Kurze Aufgabe 1 | Fassen Sie den Artikel über den dritten „Wendland“-Krimi in zwei Sätzen zusammen.
Kurze Aufgabe 2 | Schreiben Sie den Artikel über den dritten „Wendland“-Krimi im Anschluss an seinen letzten Satz weiter.

Dritter Krimi der ZDF-Reihe

"Wendland – Stiller und der rote Faden": Jagd auf Tiere und Verbrecher

19.05.2024, 08.49 Uhr
von Maximilian Haase

Im dritten Krimi der „Wendland“-Reihe wird ein brutaler Mord als Wildunfall getarnt. Ulrich Noethen ermittelt wieder als Kommissar und entdeckt düstere Geheimnisse in einer malerischen Gegend. 

ZDF
Wendland – Stiller und der rote Faden
Kriminalfilm • 18.05.2024 • 20:15 Uhr

Die Jagd und ihre verschrobenen Liebhaber

Weil sich Regionalkrimis bekanntermaßen großer Beliebtheit erfreuen, schloss man in den letzten Jahren vom Erzgebirge bis Berchtesgaden noch die letzten Lücken auf der deutschen Fernsehlandkarte. 2022 kam eine zuvor kaum beachtete Gegend hinzu: Im schönen "Wendland", so auch der Titel der ZDF-Reihe, ermittelt der strafversetzte Kommissar und leidenschaftliche Schriftsteller Jakob Stiller alias Ulrich Noethen zwischen Elbauen und Fachwerkörtchen. Folgte auf die mit 6,35 Millionen Zuschauern durchaus goutierte Premiere zunächst keine Fortsetzung, geht es nun so richtig los: Nachdem der Ermittler in der zweiten Episode mit der deutsch-deutschen Geschichte der Region konfrontiert wurde, erweist sich im dritten "Wendland"-Krimi ein vorgeblicher Wildunfall als Mord. Der Kommissar begibt sich in "Stiller und der rote Faden" in ein Dickicht aus zwielichtigen Jagdschülern und marodierenden Wilderern – und lernt so wie das Publikum viel über die Jagd und ihre verschrobenen Liebhaber.

Dateneinträge |
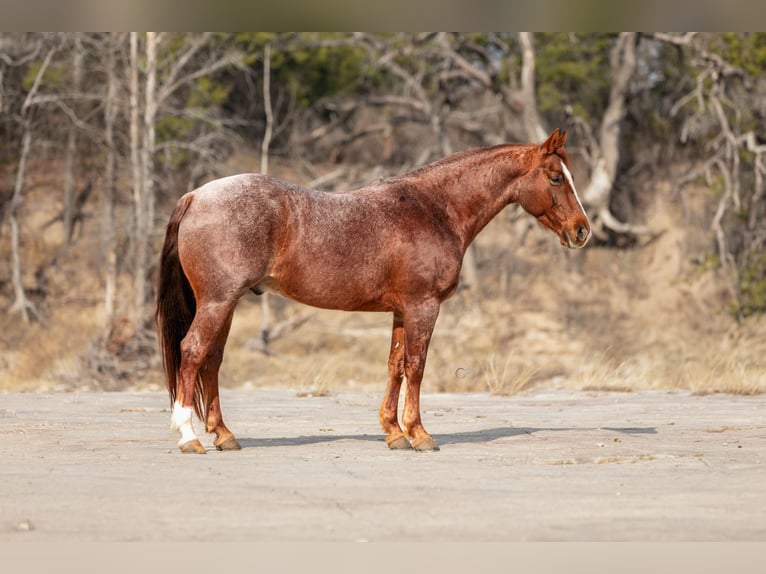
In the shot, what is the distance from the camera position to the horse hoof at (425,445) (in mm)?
--
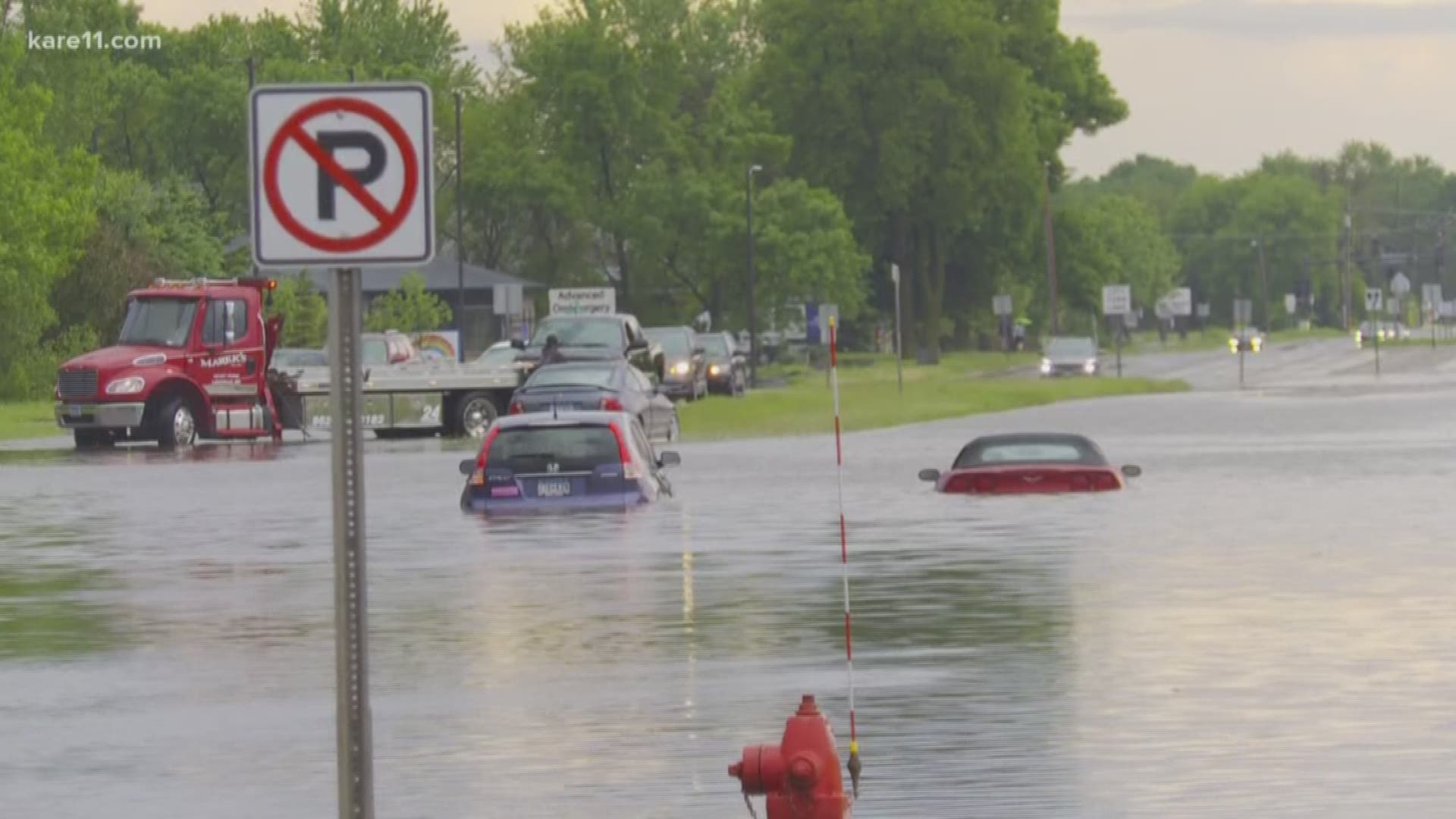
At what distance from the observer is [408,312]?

Ausgabe 1 | Im dritten Krimi der ZDF-Reihe „Wendland“ erweist sich ein vorgeblicher Wildunfall als brutaler Mord, in dem Ulrich Noethen erneut als Kommissar Jakob Stiller ermittelt. Dabei gerät er in ein Dickicht aus zwielichtigen Jagdschülern und marodierenden Wilderern und lernt wie das Publikum viel über die Jagd und ihre verschrobenen Liebhaber.

Ausgabe 2 |
Ein überfahrenes Wildschwein an einer Landstraße wäre im Wendland nichts Besonderes, läge neben dem toten Keiler nicht auch ein toter Mann. Beide erstochen – wobei das Tier erlöst wurde und das Mordopfer eher nicht. Kommissar Stiller, abermals als durchaus begabter Autor mit Hang zum Schwermütigen inszeniert, stürzt sich direkt von seiner Schreibstube in die schwierigen Ermittlungen. Der Tote war alteingesessener Bäckermeister in der Nähe. Seine trauernde Witwe Sonja (toll: Frida-Lovisa Hamann) wirkt seltsam entrückt, vor allem aber überfordert: "Scheiß-Bäckerei", klagt sie. Unterstützung erhält sie von der einzigen Angestellten Patty (Angelina Häntsch), die für das Handwerk brennt.

Städter trifft auf Landbevölkerung

Hilft sie ganz ohne Hintergedanken? Stiller und Kollegin Kira (Bettina Burchard) ermitteln sich mit Unterstützung des Dorfpolizisten (Malte Thomsen) und der örtlichen Tierärztin (Helene Grass) in klassischer Who-dunnit-Manier durch den sehenswerten Krimi – und stoßen schließlich auf eine Jagdschule in der Nähe des Tatorts.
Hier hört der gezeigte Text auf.